In the USA, the Nissan 350Z has gained popularity among the drift crowd for not only relative affordability, but for not breaking easily. When a car gets a good reputation with drifters – who subject vehicles to the most abuse of almost any cohort about – you know it’s been bolted together right. As for off-road capability, there’s a reason you’ll see lots of old Patrols roaming the Aussie boondocks.
Mitsubishi
If you have to drive a galactic distance – and get back again – you could do far worse than getting a Mitsubishi, particularly one from the ’90s or 2000s, a Magna or Lancer especially.
Like many other cars on this list, the Magna has garnered a reputation for almost needing a seven-digit odometer, many examples often clocking up half a million kilometres despite seeming to attract neglectful owners. The Lancer is much the same.
“A lot of the Japanese stuff is quite good,” says Rob, who also makes mention of Honda and Suzuki. “Maintenance is key – if you treat them well, they’ll treat you well.”
Hyundai/Kia
You might be surprised to see this pair on a list like this, and certainly if it was the late ’90s it might be a different story. But modern Hyundais and Kias (owned by the same parent company) have forged the same kind of reliability as Japanese car makers.
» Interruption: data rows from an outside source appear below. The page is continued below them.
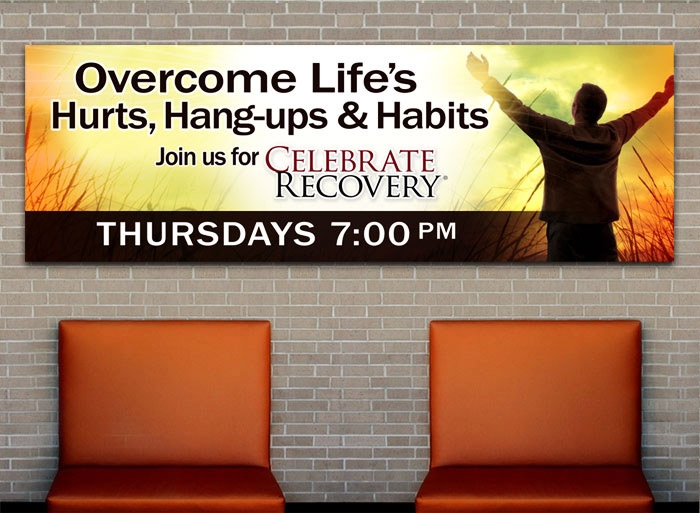 Overcome Life's
Hurts, Hang-ups & Habits

Join us for CELEBRATE RECOVERY®

THURSDAYS 7:00 PM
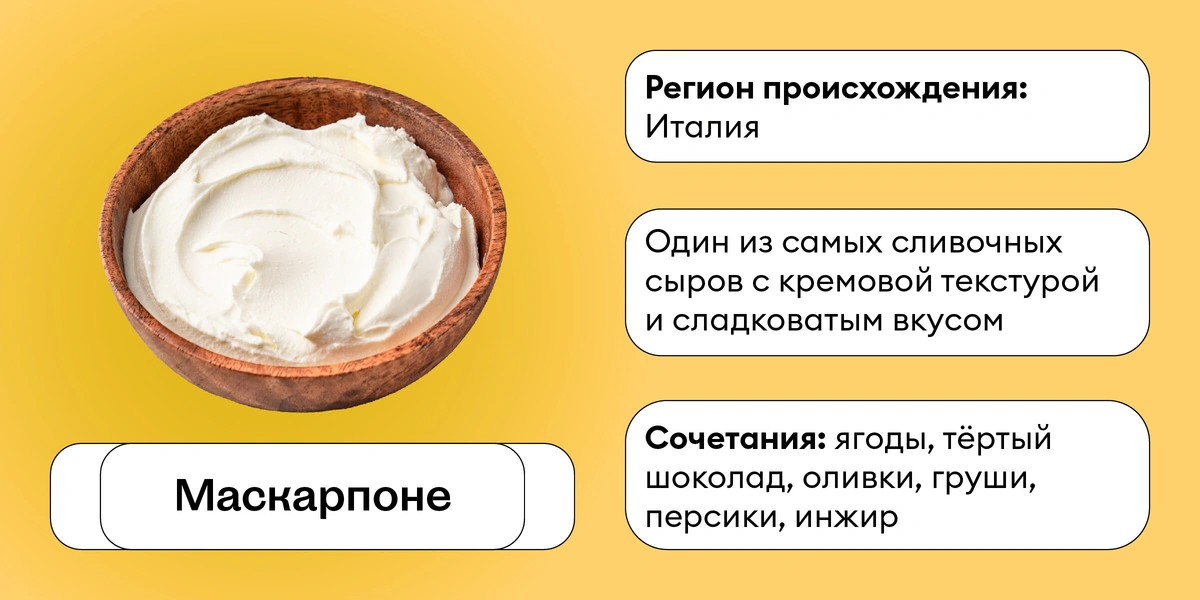 Маскарпоне

Регион происхождения: Италия

Один из самых сливочных сыров с кремовой текстурой и сладковатым вкусом

Сочетания: ягоды, тёртый шоколад, оливки, груши, персики, инжир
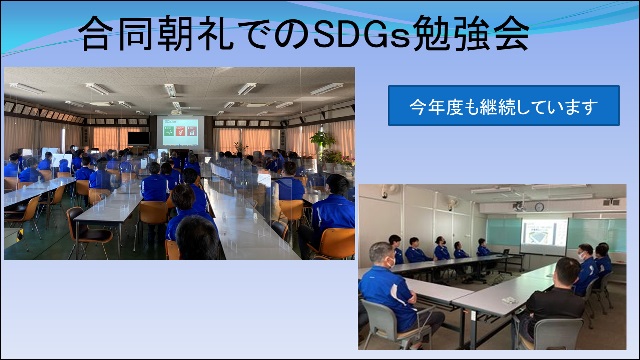 合同朝礼でのSDGs勉強会

今年度も継続しています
A modern Hyundai or Kia can be counted on for hundreds of thousands of fuss-free, reliable kilometres. An exception to earlier Hyundais and Kias is the third-generation X3 Excel; a car that can withstand brutal rally stages, seemingly a total disregard for oil changes, and just about everything else in between.
Volvo
Older ones, we mean. There’s a reason you still see box-shaped, 1970s Volvos such as the 240GL on the road – they’re the vehicles that will still be driving after any nuclear apocalypses.
The four-cylinder engines were never going to win awards for power output, but reliability? More than 400,000km on a standard engine is common, with one owner reporting 700,000km with no major issue.